→ What you should do
Please turn the rows, from the line that has "From the photograph, which" through the last one, into a numbered list, leaving out any blank lines.

→ Dataset

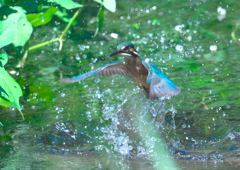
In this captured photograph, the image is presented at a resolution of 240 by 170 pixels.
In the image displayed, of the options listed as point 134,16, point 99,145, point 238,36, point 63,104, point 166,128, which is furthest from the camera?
point 134,16

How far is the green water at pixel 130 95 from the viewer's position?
3.24 meters

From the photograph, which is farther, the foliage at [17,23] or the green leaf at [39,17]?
the green leaf at [39,17]

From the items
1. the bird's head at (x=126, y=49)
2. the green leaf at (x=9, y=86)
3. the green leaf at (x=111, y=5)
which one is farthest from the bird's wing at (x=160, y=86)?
the green leaf at (x=9, y=86)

→ Final answer
1. From the photograph, which is farther, the foliage at [17,23] or the green leaf at [39,17]?
2. the green leaf at [39,17]
3. From the items
4. 1. the bird's head at (x=126, y=49)
5. 2. the green leaf at (x=9, y=86)
6. 3. the green leaf at (x=111, y=5)
7. which one is farthest from the bird's wing at (x=160, y=86)?
8. the green leaf at (x=9, y=86)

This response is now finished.